THE EXERCISE
Report each line of the records below that contains the string "bbox", copying every such line in full.

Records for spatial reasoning
* START *

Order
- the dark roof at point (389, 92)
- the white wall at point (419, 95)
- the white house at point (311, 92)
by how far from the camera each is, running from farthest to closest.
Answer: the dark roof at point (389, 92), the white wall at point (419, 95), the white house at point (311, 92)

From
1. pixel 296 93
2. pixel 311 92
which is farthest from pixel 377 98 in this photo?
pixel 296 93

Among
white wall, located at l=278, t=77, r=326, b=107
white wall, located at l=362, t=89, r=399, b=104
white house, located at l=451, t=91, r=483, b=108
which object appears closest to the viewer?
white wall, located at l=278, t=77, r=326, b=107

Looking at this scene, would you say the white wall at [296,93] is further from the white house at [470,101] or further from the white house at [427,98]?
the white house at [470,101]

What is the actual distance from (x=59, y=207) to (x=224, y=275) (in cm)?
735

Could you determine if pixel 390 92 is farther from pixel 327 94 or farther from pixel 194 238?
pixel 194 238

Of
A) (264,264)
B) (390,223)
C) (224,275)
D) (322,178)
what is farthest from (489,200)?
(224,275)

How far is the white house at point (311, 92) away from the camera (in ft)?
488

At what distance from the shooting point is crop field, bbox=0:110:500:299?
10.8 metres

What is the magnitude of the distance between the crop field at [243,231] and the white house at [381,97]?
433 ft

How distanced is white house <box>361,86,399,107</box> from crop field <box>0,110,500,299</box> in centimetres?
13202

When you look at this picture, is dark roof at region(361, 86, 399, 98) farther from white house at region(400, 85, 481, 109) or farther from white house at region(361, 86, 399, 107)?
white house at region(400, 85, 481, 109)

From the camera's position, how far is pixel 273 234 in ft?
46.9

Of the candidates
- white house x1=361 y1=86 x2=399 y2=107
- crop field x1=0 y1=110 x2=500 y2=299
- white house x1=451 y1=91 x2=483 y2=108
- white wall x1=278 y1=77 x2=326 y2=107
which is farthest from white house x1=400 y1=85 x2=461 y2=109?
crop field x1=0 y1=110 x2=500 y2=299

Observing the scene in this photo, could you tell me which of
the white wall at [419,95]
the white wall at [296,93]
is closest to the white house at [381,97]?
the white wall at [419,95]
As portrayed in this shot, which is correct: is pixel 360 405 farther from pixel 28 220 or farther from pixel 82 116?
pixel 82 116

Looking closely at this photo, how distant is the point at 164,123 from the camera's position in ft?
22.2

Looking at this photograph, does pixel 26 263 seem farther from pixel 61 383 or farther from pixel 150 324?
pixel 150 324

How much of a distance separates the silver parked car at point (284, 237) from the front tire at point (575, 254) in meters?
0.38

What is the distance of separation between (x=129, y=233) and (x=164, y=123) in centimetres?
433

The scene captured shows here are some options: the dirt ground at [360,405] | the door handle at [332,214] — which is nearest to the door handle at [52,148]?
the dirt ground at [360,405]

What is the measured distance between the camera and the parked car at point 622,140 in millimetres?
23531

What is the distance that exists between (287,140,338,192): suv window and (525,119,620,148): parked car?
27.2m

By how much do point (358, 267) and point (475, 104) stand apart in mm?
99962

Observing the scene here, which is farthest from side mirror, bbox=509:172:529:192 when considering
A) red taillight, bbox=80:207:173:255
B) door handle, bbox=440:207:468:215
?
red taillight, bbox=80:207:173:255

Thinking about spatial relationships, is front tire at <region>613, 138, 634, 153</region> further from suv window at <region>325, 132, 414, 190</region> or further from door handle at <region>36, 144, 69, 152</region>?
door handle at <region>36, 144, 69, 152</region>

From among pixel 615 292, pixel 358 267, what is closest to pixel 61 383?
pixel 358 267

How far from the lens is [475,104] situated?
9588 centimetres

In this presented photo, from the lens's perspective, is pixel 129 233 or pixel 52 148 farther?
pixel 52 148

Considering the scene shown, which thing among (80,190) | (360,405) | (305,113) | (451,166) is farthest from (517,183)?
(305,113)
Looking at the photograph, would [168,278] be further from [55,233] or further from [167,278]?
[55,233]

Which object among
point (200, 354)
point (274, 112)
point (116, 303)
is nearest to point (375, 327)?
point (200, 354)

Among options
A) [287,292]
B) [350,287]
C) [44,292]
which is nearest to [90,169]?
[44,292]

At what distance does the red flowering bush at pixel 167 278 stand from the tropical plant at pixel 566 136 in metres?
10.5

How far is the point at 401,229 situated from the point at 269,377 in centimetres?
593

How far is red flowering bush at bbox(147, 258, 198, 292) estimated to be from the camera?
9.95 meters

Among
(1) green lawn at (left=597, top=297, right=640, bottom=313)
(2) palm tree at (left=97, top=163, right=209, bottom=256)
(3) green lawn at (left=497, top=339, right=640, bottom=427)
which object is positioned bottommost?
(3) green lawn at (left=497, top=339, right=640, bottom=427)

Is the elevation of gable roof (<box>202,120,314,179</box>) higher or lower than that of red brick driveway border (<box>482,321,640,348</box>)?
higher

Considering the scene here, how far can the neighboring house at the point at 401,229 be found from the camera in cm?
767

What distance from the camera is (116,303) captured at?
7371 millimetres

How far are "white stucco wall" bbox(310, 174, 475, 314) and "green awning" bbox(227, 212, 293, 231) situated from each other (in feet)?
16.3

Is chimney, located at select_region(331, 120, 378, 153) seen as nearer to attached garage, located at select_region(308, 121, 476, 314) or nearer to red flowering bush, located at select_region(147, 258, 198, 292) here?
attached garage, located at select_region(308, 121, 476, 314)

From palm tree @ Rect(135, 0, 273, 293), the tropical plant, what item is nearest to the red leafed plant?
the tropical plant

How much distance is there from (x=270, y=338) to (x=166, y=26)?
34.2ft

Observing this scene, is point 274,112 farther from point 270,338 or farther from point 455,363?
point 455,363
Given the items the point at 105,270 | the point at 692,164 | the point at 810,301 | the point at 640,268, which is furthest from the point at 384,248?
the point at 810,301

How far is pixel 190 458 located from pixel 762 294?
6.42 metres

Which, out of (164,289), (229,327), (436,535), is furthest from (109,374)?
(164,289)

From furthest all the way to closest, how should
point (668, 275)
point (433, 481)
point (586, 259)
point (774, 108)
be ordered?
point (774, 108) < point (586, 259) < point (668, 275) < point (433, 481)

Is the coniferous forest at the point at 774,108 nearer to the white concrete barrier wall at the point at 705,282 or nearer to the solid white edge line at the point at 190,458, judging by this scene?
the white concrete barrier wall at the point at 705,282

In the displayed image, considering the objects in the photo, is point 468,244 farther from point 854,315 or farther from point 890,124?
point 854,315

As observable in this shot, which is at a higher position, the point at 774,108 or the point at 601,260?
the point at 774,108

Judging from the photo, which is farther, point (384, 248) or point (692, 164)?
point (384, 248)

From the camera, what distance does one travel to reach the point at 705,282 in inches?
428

* END *
* START *

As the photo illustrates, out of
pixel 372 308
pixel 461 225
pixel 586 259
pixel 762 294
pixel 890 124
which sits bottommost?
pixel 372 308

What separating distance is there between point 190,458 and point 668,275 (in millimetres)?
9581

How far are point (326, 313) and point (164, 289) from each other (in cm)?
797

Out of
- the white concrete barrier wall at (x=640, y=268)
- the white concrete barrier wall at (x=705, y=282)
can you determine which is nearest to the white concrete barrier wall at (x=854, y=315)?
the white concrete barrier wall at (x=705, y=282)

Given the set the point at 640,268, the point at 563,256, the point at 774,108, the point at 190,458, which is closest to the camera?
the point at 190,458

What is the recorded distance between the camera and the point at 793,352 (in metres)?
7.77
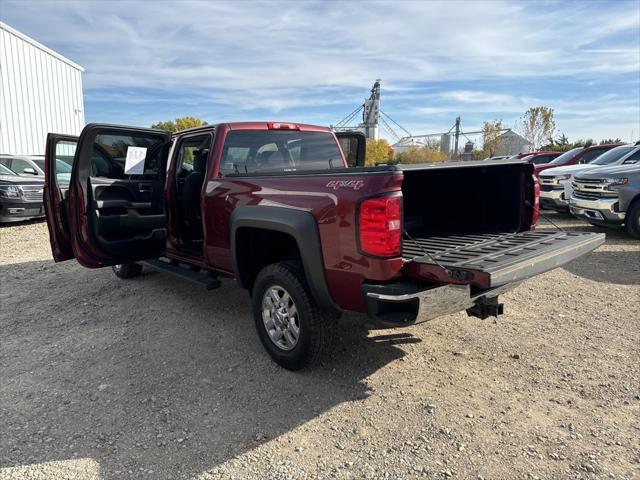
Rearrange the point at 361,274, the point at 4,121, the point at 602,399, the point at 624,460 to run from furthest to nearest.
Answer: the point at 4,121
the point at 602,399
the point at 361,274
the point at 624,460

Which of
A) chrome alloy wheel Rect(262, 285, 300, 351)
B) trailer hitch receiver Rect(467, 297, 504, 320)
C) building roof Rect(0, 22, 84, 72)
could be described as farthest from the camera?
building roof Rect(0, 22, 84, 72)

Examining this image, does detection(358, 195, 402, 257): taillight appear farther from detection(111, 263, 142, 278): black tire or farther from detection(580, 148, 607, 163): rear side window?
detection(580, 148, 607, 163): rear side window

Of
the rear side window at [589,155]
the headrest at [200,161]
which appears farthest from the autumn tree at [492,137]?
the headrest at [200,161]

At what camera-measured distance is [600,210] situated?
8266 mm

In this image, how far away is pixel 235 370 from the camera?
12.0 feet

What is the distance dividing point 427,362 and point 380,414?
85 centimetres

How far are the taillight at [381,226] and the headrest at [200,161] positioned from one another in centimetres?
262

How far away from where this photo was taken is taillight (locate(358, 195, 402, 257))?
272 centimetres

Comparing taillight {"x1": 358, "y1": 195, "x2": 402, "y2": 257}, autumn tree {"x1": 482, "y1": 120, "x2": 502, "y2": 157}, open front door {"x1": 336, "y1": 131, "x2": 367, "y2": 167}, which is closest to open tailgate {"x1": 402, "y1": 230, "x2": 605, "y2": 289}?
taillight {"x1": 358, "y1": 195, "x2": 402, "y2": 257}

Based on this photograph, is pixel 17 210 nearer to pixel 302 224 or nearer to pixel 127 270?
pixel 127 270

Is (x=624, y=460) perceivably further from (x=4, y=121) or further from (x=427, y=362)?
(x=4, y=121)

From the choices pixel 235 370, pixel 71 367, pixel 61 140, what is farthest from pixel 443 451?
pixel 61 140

* END *
* START *

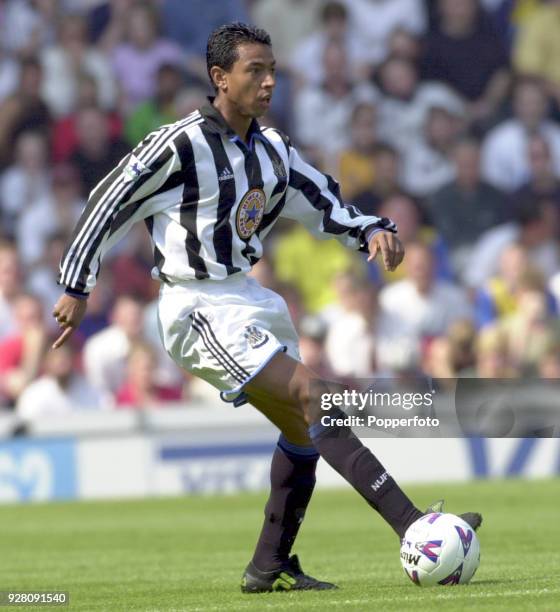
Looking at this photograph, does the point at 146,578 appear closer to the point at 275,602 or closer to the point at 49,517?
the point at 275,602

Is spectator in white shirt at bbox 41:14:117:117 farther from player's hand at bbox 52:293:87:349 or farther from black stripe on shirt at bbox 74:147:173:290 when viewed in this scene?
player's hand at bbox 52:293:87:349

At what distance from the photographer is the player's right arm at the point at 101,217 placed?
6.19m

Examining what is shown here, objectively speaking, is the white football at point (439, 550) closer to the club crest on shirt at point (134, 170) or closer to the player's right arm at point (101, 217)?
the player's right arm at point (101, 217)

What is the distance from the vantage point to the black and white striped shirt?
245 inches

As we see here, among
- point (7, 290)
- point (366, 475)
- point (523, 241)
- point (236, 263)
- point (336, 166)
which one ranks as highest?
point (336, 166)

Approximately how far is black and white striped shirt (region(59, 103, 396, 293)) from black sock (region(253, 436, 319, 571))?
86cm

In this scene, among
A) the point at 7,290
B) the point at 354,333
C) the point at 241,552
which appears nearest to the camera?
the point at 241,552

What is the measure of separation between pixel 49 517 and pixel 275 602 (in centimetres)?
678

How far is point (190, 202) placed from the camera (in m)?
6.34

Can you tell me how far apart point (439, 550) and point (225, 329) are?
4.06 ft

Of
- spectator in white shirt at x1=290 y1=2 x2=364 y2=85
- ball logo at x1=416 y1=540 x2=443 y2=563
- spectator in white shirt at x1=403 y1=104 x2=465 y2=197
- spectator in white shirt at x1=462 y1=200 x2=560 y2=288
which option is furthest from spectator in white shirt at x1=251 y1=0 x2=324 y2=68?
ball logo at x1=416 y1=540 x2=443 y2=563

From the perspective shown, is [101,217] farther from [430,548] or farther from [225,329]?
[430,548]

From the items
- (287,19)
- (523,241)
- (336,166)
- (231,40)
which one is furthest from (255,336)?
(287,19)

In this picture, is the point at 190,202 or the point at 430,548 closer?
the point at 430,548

* END *

PROBLEM SOLUTION
At what distance from the shooting point is crop field, bbox=0:110:500:299?
Observing the scene here, which is farthest from side mirror, bbox=509:172:529:192 when considering
A) red taillight, bbox=80:207:173:255
B) door handle, bbox=440:207:468:215
red taillight, bbox=80:207:173:255
How far is red flowering bush at bbox(147, 258, 198, 292) estimated to be from the camera?
How far are "white stucco wall" bbox(310, 174, 475, 314) and "green awning" bbox(227, 212, 293, 231) situated from each other (in feet)?
Is spectator in white shirt at bbox 41:14:117:117 farther from player's hand at bbox 52:293:87:349 or farther from black stripe on shirt at bbox 74:147:173:290 when viewed in this scene?
player's hand at bbox 52:293:87:349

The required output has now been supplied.